Closed Oktai15 closed 5 years ago

Oktai15 commented 5 years ago

Hello, @miha-skalic, great work!

Can I use your model without audio features? For example, I want to test your model on my video, I don't have feature extractor for audio (because it was not published), do I have ability to try your model? If yes, so how can I?

miha-skalic commented 5 years ago

Hi @Oktai15 ,

Unfortunately, Google has (not yet) release the audio feature extraction part. I'm guessing that one could use a vector of zeros for the audio features. Note that we have not tested this and thus cannot tell anything-thing about the impact on the performance.
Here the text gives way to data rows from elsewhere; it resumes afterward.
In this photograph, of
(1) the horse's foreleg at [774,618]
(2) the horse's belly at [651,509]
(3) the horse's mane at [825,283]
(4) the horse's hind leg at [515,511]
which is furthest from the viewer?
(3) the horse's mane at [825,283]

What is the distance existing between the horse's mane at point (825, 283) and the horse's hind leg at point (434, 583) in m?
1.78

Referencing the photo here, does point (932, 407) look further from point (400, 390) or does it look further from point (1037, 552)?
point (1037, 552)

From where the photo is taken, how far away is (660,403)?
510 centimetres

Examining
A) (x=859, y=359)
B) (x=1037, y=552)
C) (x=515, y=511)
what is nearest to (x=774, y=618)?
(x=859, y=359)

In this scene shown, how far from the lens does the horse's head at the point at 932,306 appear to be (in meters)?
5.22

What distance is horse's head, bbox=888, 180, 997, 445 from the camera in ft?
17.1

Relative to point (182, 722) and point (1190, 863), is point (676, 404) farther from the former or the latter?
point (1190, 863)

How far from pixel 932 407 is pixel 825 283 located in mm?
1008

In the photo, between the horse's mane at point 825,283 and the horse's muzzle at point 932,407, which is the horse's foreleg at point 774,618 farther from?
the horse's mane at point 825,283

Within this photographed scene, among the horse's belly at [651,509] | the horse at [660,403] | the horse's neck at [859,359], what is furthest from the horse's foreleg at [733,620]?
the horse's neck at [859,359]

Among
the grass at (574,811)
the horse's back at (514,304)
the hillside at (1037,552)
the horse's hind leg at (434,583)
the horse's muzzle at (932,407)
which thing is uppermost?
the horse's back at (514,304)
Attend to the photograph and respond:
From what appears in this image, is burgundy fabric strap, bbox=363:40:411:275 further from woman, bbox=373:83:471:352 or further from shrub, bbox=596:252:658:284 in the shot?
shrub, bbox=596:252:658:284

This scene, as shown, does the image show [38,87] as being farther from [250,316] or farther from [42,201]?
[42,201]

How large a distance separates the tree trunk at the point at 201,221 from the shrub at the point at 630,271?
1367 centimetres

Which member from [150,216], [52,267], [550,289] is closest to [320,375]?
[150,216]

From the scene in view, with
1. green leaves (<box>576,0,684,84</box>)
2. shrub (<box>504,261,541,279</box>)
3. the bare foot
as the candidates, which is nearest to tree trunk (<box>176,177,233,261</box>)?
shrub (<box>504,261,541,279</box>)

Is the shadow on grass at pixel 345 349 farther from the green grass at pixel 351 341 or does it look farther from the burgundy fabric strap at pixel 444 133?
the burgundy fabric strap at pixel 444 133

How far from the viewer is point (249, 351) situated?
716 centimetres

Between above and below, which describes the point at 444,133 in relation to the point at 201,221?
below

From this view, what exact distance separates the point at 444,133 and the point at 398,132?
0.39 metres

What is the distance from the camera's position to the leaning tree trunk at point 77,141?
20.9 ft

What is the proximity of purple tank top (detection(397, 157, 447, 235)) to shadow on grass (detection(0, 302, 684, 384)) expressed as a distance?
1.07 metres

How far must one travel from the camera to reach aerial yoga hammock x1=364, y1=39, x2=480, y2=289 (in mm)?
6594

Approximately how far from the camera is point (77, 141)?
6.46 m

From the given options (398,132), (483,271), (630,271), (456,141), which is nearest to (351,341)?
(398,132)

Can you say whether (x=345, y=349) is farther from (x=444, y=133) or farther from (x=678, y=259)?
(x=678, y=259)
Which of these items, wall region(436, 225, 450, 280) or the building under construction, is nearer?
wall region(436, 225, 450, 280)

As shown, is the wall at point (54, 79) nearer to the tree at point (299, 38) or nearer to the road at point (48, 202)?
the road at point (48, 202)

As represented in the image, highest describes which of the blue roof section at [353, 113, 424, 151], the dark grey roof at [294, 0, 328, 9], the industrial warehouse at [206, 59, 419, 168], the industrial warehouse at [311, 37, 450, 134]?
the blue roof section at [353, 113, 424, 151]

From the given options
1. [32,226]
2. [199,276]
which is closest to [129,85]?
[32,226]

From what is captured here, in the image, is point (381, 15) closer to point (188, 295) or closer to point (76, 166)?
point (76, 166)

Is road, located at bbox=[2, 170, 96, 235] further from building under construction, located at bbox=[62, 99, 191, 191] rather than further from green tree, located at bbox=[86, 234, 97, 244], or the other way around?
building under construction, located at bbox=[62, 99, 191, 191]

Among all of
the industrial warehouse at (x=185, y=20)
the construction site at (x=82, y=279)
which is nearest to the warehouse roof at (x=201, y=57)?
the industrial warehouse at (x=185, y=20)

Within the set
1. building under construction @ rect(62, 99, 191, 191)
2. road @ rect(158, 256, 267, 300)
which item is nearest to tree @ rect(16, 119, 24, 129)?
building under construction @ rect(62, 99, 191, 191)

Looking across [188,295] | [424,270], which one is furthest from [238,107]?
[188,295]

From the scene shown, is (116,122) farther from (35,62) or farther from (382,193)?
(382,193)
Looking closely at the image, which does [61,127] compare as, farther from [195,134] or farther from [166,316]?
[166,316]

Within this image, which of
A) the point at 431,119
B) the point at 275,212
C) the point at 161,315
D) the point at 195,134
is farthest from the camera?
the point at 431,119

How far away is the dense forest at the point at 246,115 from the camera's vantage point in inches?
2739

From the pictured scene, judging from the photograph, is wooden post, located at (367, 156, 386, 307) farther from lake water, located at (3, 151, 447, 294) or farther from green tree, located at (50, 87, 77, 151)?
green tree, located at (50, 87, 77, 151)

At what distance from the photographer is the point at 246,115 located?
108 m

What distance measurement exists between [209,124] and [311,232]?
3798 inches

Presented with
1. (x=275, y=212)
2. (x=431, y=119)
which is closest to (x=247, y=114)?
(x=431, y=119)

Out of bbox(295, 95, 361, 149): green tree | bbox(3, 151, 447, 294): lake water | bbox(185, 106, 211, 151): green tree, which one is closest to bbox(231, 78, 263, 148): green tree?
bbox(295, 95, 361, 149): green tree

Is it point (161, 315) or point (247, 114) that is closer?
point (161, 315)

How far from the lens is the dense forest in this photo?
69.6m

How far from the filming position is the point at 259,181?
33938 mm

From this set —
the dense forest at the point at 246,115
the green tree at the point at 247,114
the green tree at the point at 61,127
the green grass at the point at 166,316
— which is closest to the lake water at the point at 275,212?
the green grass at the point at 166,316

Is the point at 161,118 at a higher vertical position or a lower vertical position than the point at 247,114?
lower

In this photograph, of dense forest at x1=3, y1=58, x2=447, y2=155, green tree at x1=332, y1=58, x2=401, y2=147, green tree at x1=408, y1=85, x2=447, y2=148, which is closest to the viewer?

Oktai15 commented 5 years ago

Thank you, @miha-skalic!

ideaRunner commented 5 years ago

About the audio feature extraction, I found this code https://github.com/tensorflow/models/tree/master/research/audioset#output-embeddings Also a person who have used it and get a good result. https://github.com/antoine77340/Youtube-8M-WILLOW/issues/28

The released AudioSet embeddings were postprocessed before release by applying a PCA transformation (which performs both PCA and whitening) as well as quantization to 8 bits per embedding element. This was done to be compatible with the YouTube-8M project which has released visual and audio embeddings for millions of YouTube videos in the same PCA/whitened/quantized format. We provide a Python implementation of the postprocessing which can be applied to batches of embeddings produced by VGGish. vggish_inference_demo.py shows how the postprocessor can be run after inference. If you don't need to use the released embeddings or YouTube-8M, then you could skip postprocessing and use raw embeddings.